Salah satu penyebabnya, menurut dia, Indonesia belum memiliki satu jenis makanan yang paling identik di mata wisatawan mancanegara. Dia menyebutkan, Thailand dikenal dengan tom yam, Malaysia dengan nasi lemak, Jepang dengan sushi, dan Korea Selatan dengan kimchi. "Indonesia apa? Terlalu banyak, makanya memunculkan perdebatan panjang," kata dia di kantornya, Selasa (18/9).
(Baca juga: Kemenpar Gelar Festival Belanja dan Kuliner di 150 Mal)
Alhasil, Presiden Joko Widodo meminta ia bersama Kepala Staf Kepresidenan, Menteri Perdagangan, Menteri Luar Negeri, dan Badan Ekonomi Kreatif merumuskan jenis panganan yang bisa menjadi kuliner Nasional. Dari kajian itu, pemerintah memilih soto. "Pemilihan soto karena dianggap paling mewakili Indonesia," kata dia. Kendati begitu, Arief tetap mengembangkan empat makanan nasional, selain soto. Di antaranya rendang, sate, nasi goreng, dan gado-gado.
Penyebab kedua adalah, tidak adanya tujuan wisata kuliner yang spesifik bagi wisatawan mancanegara di Indonesia. Oleh karenanya, ia meminta Ketua Akademi Gastronomi Indonesia Vita Datau Messakh mengkaji wilayah yang potensial dijadikan sebagai tujuan wisata kuliner. Akhirnya terpilihlah Bali, Bandung, dan Yogyakarta.
Pengembangan Bali sebagai tujuan wisata kuliner ditarget selesai tahun ini. "Nantinya hasil dari Bali ini akan diterapkan di Bandung dan Yogyakarta," kata dia.

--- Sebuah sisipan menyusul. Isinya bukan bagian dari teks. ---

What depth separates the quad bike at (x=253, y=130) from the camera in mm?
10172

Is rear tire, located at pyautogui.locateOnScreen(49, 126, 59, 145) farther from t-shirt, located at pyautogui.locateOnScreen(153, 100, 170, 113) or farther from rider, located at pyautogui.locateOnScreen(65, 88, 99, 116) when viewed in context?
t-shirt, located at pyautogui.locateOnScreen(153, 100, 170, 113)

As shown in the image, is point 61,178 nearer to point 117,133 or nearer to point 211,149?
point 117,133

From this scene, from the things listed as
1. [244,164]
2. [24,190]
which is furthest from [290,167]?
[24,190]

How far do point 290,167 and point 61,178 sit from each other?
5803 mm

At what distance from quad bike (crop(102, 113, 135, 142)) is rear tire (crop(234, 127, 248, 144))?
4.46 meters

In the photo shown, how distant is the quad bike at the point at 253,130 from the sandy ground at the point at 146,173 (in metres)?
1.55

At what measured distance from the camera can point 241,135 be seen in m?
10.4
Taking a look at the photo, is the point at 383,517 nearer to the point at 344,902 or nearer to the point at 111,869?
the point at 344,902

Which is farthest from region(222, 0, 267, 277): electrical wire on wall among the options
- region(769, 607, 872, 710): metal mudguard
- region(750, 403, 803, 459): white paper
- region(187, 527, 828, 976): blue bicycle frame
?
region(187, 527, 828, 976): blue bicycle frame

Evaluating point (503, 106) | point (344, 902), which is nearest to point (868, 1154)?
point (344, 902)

Terakhir, alasan kuliner Indonesia belum dikenal turis asing adalah karena kurangnya restoran khas Nusantara di luar negeri. Padahal, Tiongkok, Jepang, dan Thailand gencar membangun restoran di negara lain. Alhasil, makanan dari ketiga negara ini dikenal masyarakat dunia.